Aesop’s worldwide headquarters is housed in an obscure brown brick warehouse on Melbourne’s iconic Smith Street.

Aesop’s chief executive, Michael O’Keeffe, is giving me a tour around the business he has grown from a minnow to a globally recognised cosmetics brand, securing himself a nomination for EY’s Entrepreneur of the Year awards in the process.

Aesop was founded by Dennis Paphitis in 1987 but since O’Keeffe joined in 2003 (he and management have a 10% stake) it has really taken off, turning over $95 million last financial year.

In 2010 Aesop brought in private equity investors and then in 2012 it was bought by cosmetics giant Natura for $68 million

The head office is indicative of a business where nothing is left to chance: everything is calm and carefully curated. 

Downstairs, employees bikes sit in racks outside the laboratory filled with Aesop’s signature brown bottles.

Upstairs, O’Keeffe’s staff work away at identical black computers, writing documents in Aesop’s approved font and using exactly the same type of pen to take notes.

Taking Aesop to the next level is all about these sort of details, according to O’Keefe:

Culture for us domestically and globally is really important. Culture is values and behaviours but also symbols.

Something as small as the pen that people use sends a signal in terms of how we expect things to be done and the level of quality and people.

Jobs
- a) Switch "warehouse" to "factory" in the Aesop piece, and give the passage again from "Aesop’s worldwide headquarters" to "signature brown bottles.".
- b) Answer these questions about the Aesop piece:
(i) Who founded Aesop, and in what year?
(ii) How much did Natura pay for Aesop in 2012?
(iii) What color are the computers that staff use upstairs?
- c) List every year mentioned in the Aesop piece.
The material after this point comes from a separate, unrelated source.

Entries supplied
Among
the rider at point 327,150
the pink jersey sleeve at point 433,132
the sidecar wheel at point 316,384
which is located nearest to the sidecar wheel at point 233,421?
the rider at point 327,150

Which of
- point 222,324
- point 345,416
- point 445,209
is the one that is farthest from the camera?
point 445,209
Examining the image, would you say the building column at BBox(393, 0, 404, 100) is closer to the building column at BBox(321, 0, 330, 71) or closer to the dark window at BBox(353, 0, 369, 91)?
==
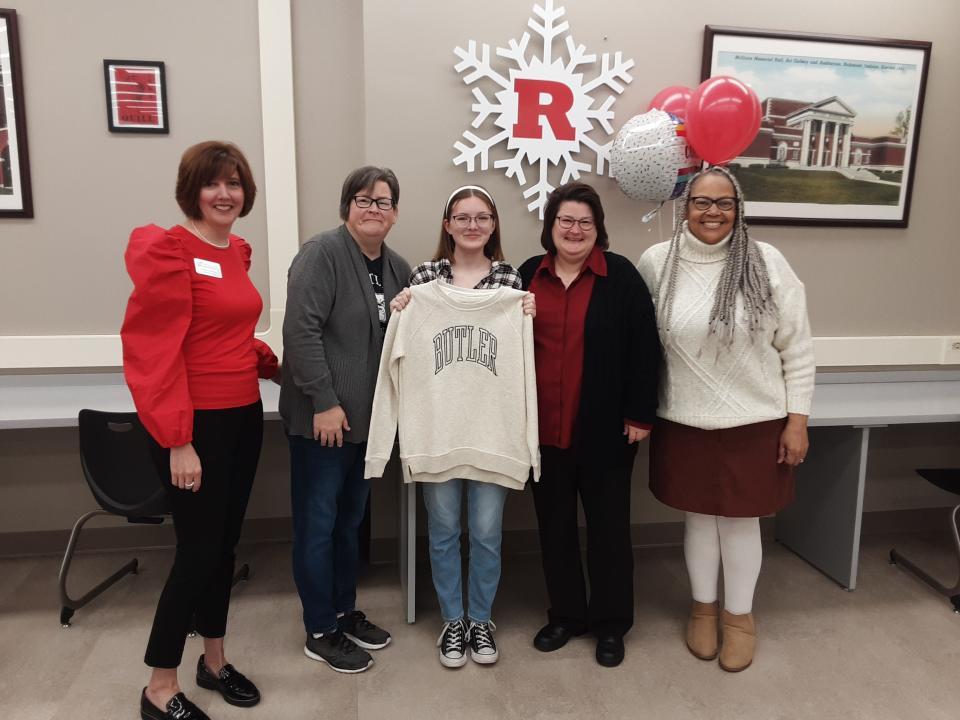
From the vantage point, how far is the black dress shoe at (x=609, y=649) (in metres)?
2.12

Problem solutions
- a)
Aesop’s worldwide headquarters is housed in an obscure brown brick factory on Melbourne’s iconic Smith Street.

Aesop’s chief executive, Michael O’Keeffe, is giving me a tour around the business he has grown from a minnow to a globally recognised cosmetics brand, securing himself a nomination for EY’s Entrepreneur of the Year awards in the process.

Aesop was founded by Dennis Paphitis in 1987 but since O’Keeffe joined in 2003 (he and management have a 10% stake) it has really taken off, turning over $95 million last financial year.

In 2010 Aesop brought in private equity investors and then in 2012 it was bought by cosmetics giant Natura for $68 million

The head office is indicative of a business where nothing is left to chance: everything is calm and carefully curated. 

Downstairs, employees bikes sit in racks outside the laboratory filled with Aesop’s signature brown bottles.

- b)
(i) Dennis Paphitis, in 1987.
(ii) $68 million.
(iii) Black.

- c) 1987, 2003, 2010, 2012